Converting to Active Voice
“Will be used” is passive by construction. The simplest upgrade is often just flipping the sentence so the subject performs the action. Purdue University’s writing lab demonstrates the difference: a passive sentence like “the soundtrack will have been completely remixed by the sound engineers” becomes “the sound engineers will have completely remixed the soundtrack.” The active version is more concise and easier to follow.
Here’s what that looks like in practice:
- Passive: “Interviews will be used to gather qualitative data.”
- Active: “We will conduct interviews to gather qualitative data.”
- Passive: “A control group will be used for comparison.”
- Active: “A control group will serve as the baseline for comparison.”
- Passive: “Machine learning algorithms will be used to classify the images.”
- Active: “Machine learning algorithms will classify the images.”
Some style guides in the sciences still prefer passive voice to keep the focus on methods rather than researchers.
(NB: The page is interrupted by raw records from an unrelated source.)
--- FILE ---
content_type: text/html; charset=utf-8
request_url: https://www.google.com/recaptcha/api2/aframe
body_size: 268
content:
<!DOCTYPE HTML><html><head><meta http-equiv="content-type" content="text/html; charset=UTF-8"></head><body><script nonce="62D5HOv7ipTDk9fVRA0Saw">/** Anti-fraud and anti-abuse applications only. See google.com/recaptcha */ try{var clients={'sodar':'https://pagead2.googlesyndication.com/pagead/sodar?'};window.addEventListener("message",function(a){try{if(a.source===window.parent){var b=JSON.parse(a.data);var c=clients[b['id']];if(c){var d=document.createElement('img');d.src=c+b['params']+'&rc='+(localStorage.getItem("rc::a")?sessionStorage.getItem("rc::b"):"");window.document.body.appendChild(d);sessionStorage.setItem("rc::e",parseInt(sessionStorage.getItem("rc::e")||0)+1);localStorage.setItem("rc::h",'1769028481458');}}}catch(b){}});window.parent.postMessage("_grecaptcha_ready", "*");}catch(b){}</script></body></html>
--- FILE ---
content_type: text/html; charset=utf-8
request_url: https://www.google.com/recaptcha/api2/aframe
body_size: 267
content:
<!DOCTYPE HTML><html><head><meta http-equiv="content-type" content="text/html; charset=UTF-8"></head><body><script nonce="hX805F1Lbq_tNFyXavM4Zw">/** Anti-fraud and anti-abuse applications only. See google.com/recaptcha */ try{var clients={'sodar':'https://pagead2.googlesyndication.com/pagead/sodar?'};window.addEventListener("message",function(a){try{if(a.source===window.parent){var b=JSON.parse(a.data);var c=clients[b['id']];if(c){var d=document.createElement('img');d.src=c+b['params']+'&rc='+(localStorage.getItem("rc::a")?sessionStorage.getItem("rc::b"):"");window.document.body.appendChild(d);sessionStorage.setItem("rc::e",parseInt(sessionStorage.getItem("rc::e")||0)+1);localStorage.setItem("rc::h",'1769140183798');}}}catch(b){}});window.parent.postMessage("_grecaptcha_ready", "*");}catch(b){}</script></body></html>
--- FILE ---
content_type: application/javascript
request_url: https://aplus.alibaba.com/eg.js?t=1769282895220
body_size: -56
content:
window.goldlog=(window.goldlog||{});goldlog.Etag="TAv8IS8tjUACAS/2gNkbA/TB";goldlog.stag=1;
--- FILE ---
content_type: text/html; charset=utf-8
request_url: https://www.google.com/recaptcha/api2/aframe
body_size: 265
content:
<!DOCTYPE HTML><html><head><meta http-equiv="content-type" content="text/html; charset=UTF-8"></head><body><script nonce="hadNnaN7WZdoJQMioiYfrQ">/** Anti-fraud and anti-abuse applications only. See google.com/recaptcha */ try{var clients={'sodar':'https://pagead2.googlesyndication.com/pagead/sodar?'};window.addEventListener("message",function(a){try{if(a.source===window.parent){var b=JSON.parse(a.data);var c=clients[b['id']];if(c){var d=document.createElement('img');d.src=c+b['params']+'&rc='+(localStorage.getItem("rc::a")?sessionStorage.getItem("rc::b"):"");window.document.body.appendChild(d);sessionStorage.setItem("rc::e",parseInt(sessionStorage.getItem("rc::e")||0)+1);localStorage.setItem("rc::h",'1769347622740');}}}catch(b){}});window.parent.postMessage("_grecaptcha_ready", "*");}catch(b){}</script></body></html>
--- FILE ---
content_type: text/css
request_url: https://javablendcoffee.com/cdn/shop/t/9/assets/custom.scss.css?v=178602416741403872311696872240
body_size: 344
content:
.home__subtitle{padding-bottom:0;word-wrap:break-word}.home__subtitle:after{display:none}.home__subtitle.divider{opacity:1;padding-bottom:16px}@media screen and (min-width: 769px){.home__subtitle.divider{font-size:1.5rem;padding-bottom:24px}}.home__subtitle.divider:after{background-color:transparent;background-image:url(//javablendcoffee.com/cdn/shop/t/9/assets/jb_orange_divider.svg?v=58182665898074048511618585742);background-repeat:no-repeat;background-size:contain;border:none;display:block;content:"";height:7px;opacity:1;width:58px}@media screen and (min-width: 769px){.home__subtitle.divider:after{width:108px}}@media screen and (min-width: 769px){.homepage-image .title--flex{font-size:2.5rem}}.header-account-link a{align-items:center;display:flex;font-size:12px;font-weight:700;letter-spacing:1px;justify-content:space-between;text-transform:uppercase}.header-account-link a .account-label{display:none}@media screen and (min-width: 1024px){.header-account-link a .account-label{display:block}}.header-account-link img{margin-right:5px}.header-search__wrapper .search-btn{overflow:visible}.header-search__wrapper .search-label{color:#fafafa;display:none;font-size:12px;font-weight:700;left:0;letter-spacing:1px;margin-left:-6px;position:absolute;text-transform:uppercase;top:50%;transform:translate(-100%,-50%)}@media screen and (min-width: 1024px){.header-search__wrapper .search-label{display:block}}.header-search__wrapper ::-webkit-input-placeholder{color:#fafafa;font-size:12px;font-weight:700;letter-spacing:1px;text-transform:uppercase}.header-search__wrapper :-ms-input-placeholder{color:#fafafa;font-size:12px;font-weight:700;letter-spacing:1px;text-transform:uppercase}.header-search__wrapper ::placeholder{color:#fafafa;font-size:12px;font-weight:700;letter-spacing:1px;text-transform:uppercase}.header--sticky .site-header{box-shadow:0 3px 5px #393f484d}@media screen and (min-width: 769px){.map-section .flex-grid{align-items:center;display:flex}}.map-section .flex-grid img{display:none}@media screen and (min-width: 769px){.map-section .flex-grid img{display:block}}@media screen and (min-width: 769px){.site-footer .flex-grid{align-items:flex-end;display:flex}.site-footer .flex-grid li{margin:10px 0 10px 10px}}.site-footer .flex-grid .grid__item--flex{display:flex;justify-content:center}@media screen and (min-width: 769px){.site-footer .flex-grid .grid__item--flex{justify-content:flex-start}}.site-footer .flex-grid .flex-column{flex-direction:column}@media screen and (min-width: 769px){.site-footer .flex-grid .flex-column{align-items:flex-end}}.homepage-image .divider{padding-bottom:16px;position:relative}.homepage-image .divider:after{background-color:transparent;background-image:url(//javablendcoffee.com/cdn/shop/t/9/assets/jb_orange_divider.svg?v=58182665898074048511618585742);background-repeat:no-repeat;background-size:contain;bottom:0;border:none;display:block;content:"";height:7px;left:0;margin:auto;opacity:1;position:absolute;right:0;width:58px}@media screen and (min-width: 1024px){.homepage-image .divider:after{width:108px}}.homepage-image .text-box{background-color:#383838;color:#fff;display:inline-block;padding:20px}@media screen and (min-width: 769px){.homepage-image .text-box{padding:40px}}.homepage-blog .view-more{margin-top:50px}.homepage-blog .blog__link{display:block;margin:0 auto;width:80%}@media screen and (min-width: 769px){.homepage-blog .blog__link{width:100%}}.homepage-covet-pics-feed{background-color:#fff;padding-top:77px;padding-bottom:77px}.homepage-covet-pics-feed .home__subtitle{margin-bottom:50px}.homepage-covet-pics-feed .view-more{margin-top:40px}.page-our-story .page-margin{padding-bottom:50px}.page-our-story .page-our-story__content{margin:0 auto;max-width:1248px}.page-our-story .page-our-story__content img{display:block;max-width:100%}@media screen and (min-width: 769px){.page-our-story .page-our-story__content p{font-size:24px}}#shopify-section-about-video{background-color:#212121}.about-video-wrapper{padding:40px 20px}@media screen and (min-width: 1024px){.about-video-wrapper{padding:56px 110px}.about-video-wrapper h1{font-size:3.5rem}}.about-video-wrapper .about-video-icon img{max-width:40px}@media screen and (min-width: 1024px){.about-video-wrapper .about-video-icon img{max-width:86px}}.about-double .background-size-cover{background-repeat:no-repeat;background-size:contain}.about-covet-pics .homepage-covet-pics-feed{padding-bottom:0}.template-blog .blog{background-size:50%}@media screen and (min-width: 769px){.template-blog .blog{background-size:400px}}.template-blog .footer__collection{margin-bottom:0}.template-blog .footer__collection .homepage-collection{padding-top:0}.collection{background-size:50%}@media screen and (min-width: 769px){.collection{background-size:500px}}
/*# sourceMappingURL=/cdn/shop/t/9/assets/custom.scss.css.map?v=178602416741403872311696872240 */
Even in those cases, replacing “will be used” with a precise verb (“will be employed,” “will be administered,” “will be deployed”) is an improvement.
Choosing the Right Synonym by Context
The best replacement depends on what is being used and for what purpose. A quick reference:
- A method or framework: employed, applied, adopted, followed
- A tool or instrument: operated, deployed, calibrated
- A dataset: analyzed, examined, processed, interpreted
- A statistical test: performed, conducted, run
- A treatment or drug: administered, delivered, assigned
- A technology or system: implemented, integrated, deployed
- A criterion or standard: applied, enforced, followed
“Will” vs. “Shall” vs. “Must” in Formal Documents
If you’re writing contracts, policy documents, or regulatory text, the verb before “be used” matters just as much as replacing it. Legal writing experts note that “shall” has become so corrupted by misuse that it can mean “must,” “should,” “will,” “may,” or simply “is.” The modern recommendation for legal and regulatory writing is straightforward: use “must” for obligations, “will” for future actions or statements of fact, and “may” for permission. So “the equipment shall be used only by trained personnel” is clearer as “only trained personnel may operate the equipment.”
Picking the right verb of authority and the right action verb together makes formal documents both legally precise and readable.